TO DO -
Could you retype, exactly and with no pictures, only the lines from the first line of the records below through the line that contains "Cartão de celebração do ano 2020"?

[Extracted data entries]
BEGIN

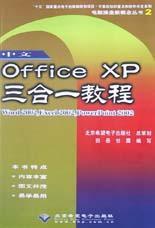 中文Office XP三合一教程(Word2002\Excel2002\PowerPoint2002)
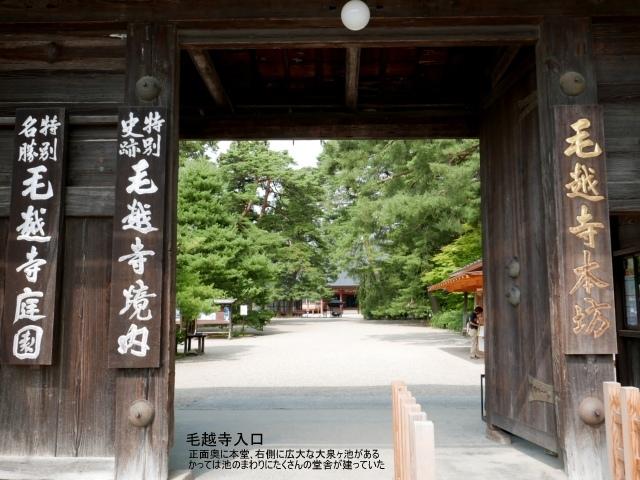 毛越寺、入口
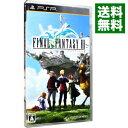 【中古】PSP ファイナルファンタジーIII (FF3)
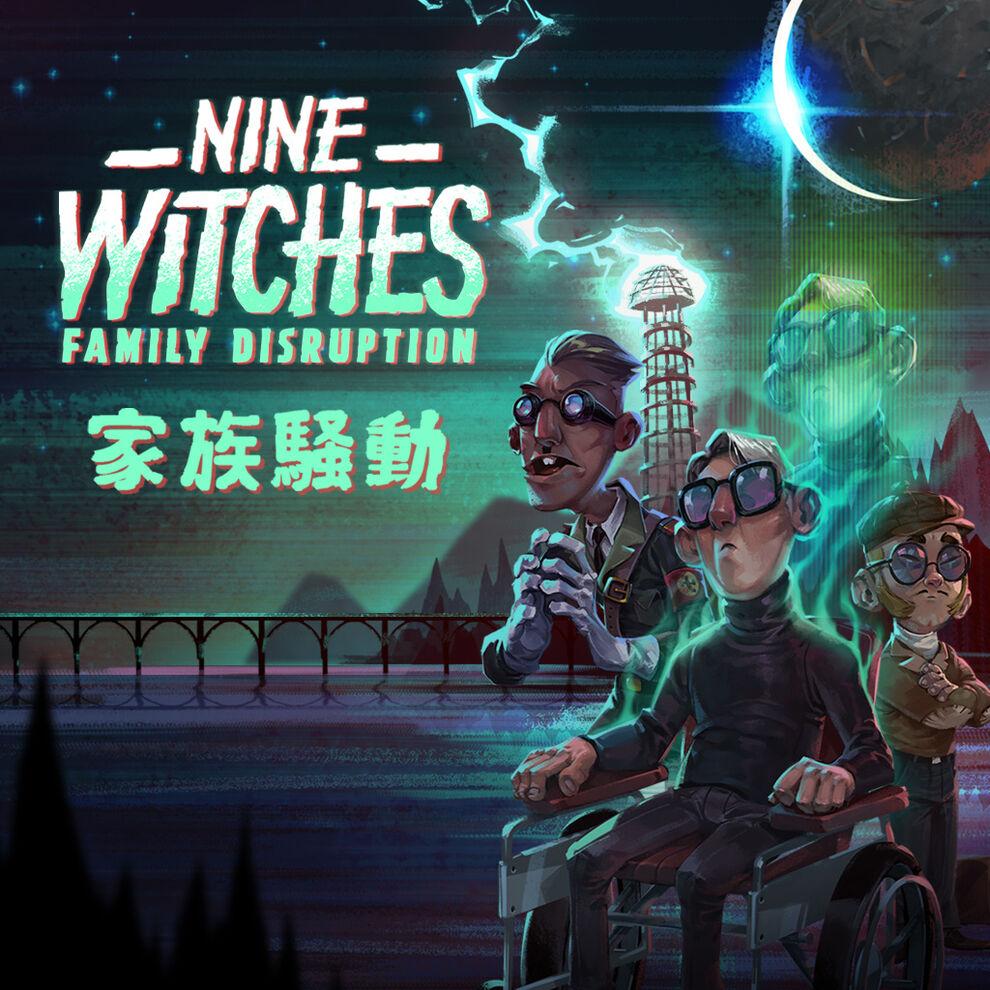 Nine Witches: 家族騒動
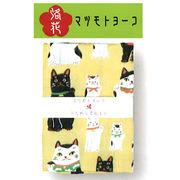 マツモトヨーコ ふんわり手拭い (まねき猫/17-10-4622) 手ぬぐい てぬぐい  レトロ モダン 雑貨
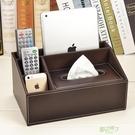 面紙盒 桌面收納盒帶紙巾盒格子客廳分類時尚簡易神器小型桌上置物架物品 【快速出貨】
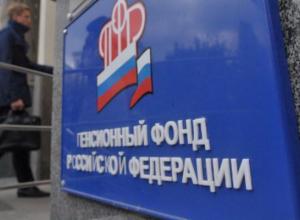 Жители Таганрога «переплатили» Пенсионному фонду более 17 миллионов рублей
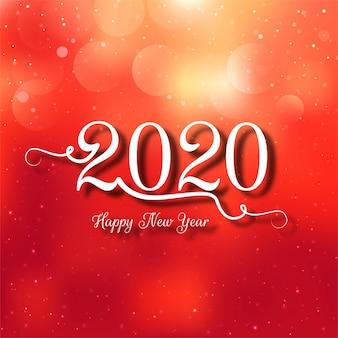 Cartão de celebração do ano 2020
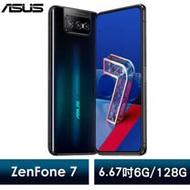 ASUS ZenFone 7 ZS670KS (6G/128G) -加送滿版玻璃保貼~內附保護殼x2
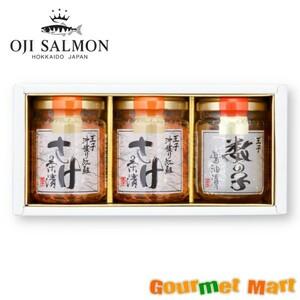 【北海道グルメマート】王子サーモン 沖獲り紅さけ茶漬・数の子醤油漬 瓶詰めギフトセット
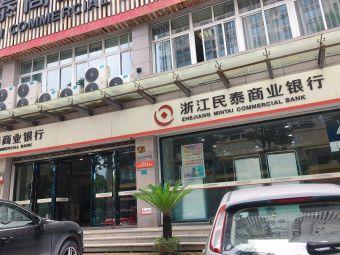 浙江民泰商业银行(温岭城区支行)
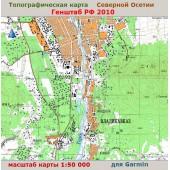 Северная Осетия - Алания ТОПО v1.0 для Garmin (IMG)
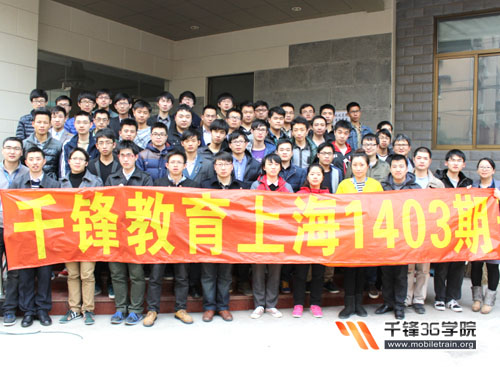 [中国教育]千锋入驻大上海,一期ios培训提前开班学员爆满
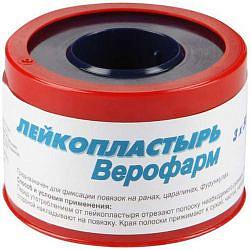 Пластырь верофарм фиксирующий 3смх500см пенал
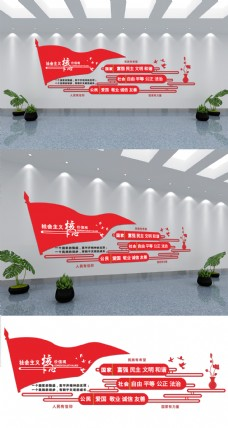 微立体社会主义核心价值观红色党建文化墙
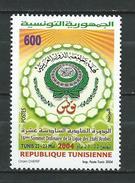 Tunisie. Tunisia 2004 League Of Arab States Summit Conference, Tunis. MNH - Tunisia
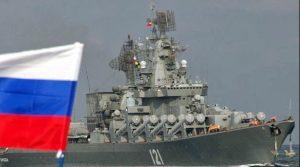 russian+SSM+carrier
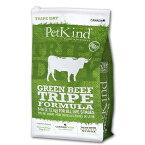 グレインフリー ペットカインド トライプドライ グリーンビーフトライプ 2.72kg 正規品 穀物不使用 関東当日便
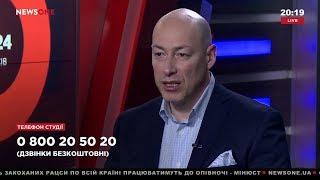 Гордон о Павлычко и его стихотворении, посвященном Порошенко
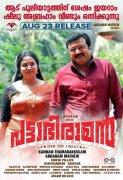 Latest Pictures Pattabhiraman Malayalam Cinema 1786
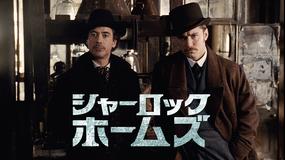 シャーロック・ホームズ/字幕【ロバート・ダウニー・Jr+ジュード・ロウ】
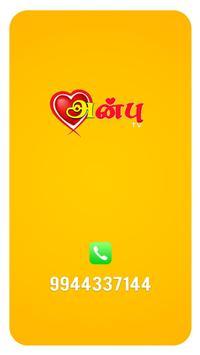 Anbu Tv screenshot 1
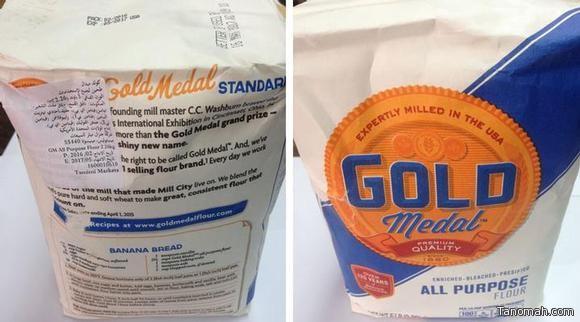 «الغذاء والدواء» تحذر من منتجات شركة (General Mills)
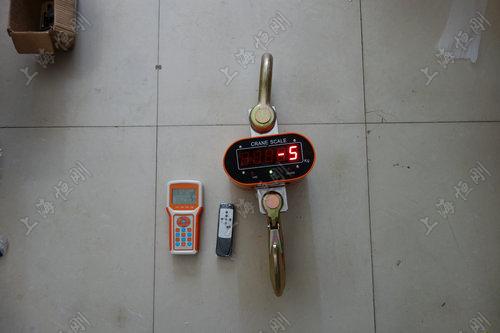 3吨信号传输电子吊钩秤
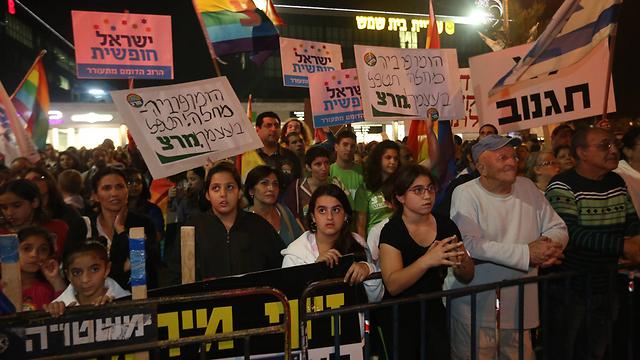 הפגנת מחאה לאחר היוודע תוצאות הבחירות ב-2013 בעיר (צילום: גיל יוחנן)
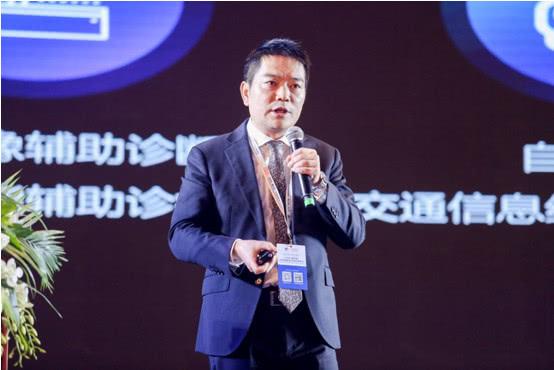 2018中国智慧城市创新论坛成功举办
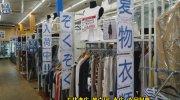otakarayaizumichuouten201805-053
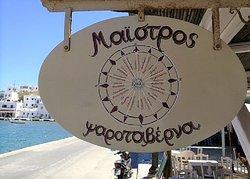 Tavern Maistros, Panormos-Island Tinos. Photo: Tom de Belfore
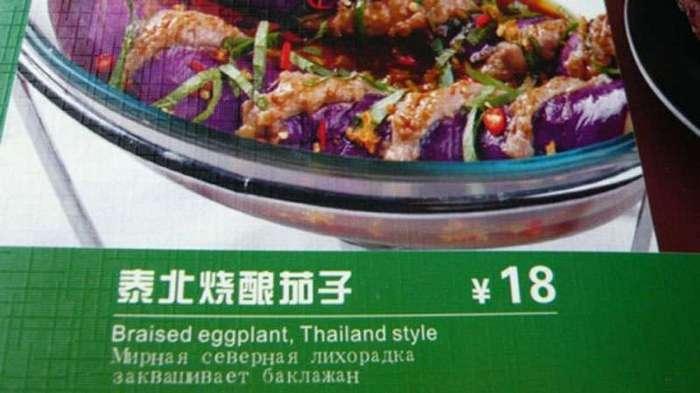 18 самых отпадных переводов меню. N12 - просто шедевр!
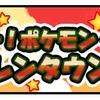 【ポケモンレッツゴー】ピカチュウ グレンタウン編!クイズに答えてジムバトル!魅力や攻略をご紹介!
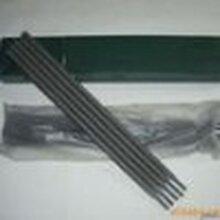 DJ5003高硬无裂耐磨堆焊条厂家图片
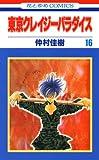 東京クレイジーパラダイス 16 (花とゆめコミックス)
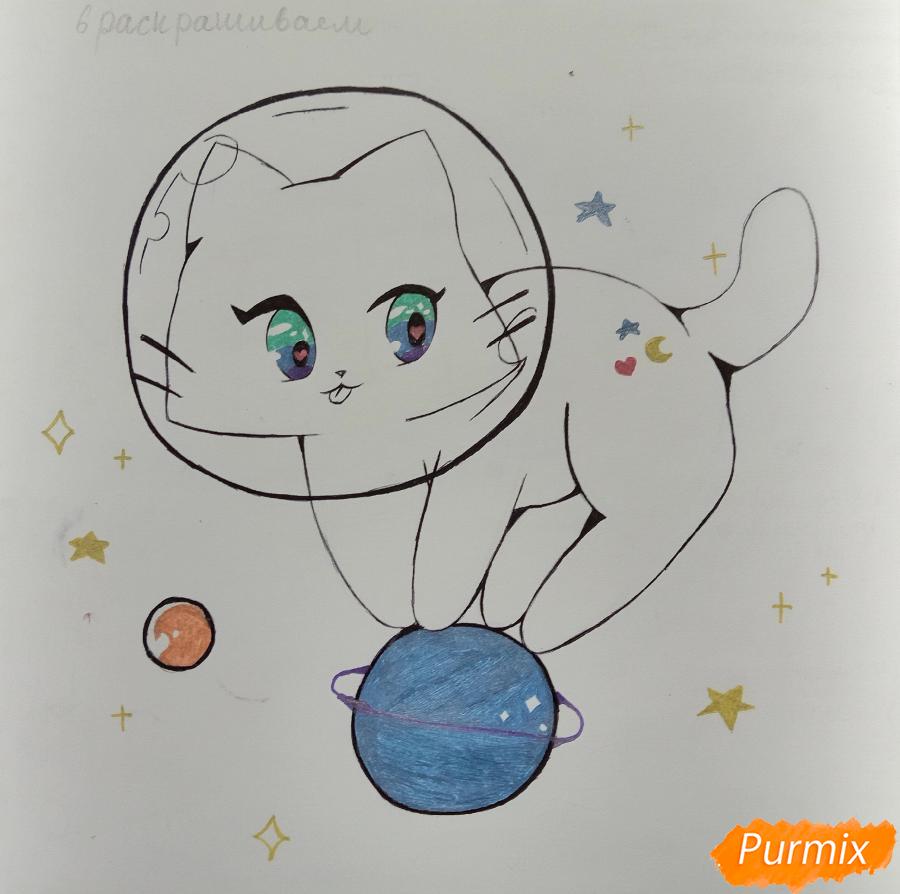Как нарисовать кошечку в скафандре карандашами поэтапно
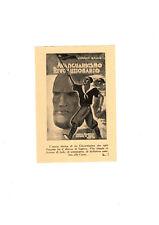 Cartolina pubblicitaria del libro Avanguardismo Rivoluzionario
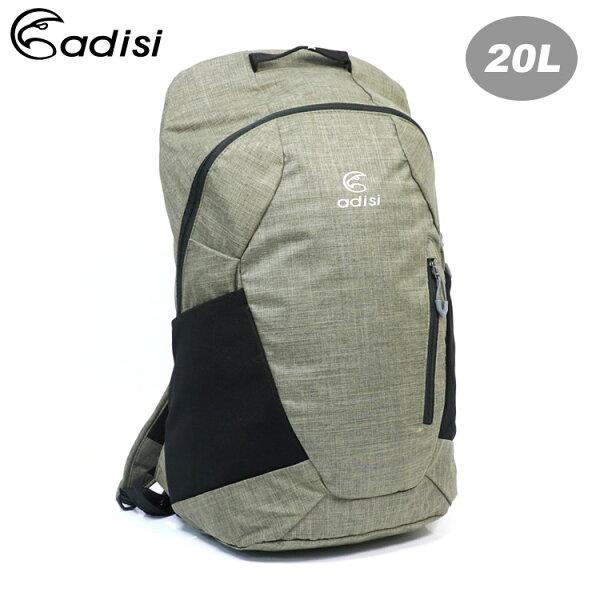 ADISIUrban20城市休閒背包AS18027城市綠洲專賣(旅遊包、健行背包、後背包)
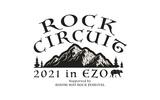 "EMPiREとSaucy Dogが""ROCK CIRCUIT 2021 in EZO""8/14公演にピンチヒッターで出演"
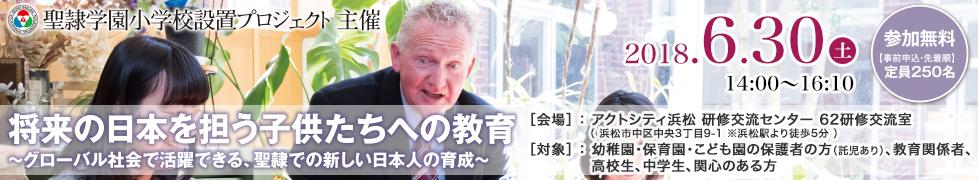 セミナー将来の日本を担う子供たちへの教育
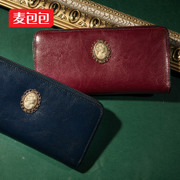 Wheat bags wax second floor of summer 2015 new vintage mini vertical leather ladies hand purse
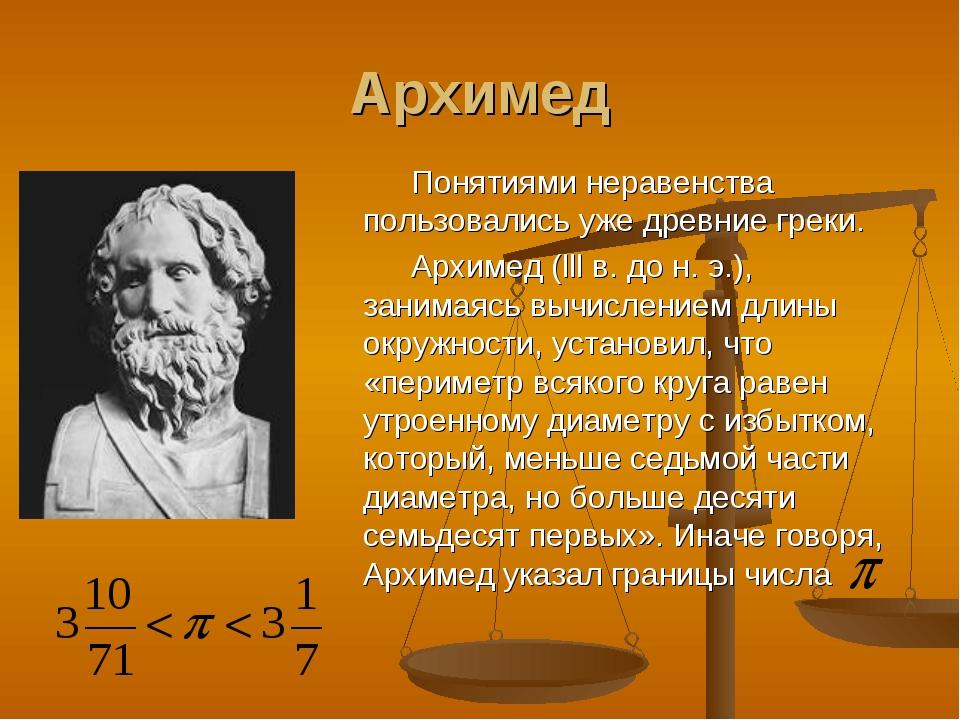 Архимед Понятиями неравенства пользовались уже древние греки. Архимед (lll в....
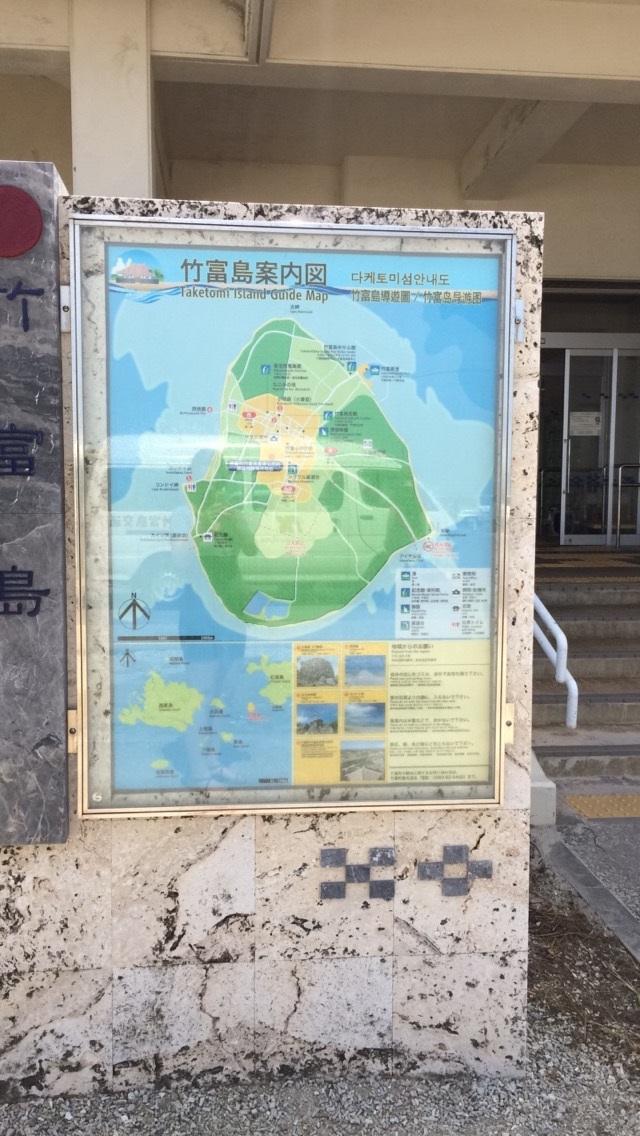 taketomi-island-ishigaki-bineloveslife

END

TASK RESPONSE -
 中文Office XP三合一教程(Word2002\Excel2002\PowerPoint2002)
 毛越寺、入口
 【中古】PSP ファイナルファンタジーIII (FF3)
 Nine Witches: 家族騒動
 マツモトヨーコ ふんわり手拭い (まねき猫/17-10-4622) 手ぬぐい てぬぐい  レトロ モダン 雑貨
 面紙盒 桌面收納盒帶紙巾盒格子客廳分類時尚簡易神器小型桌上置物架物品 【快速出貨】
 Жители Таганрога «переплатили» Пенсионному фонду более 17 миллионов рублей
 Cartão de celebração do ano 2020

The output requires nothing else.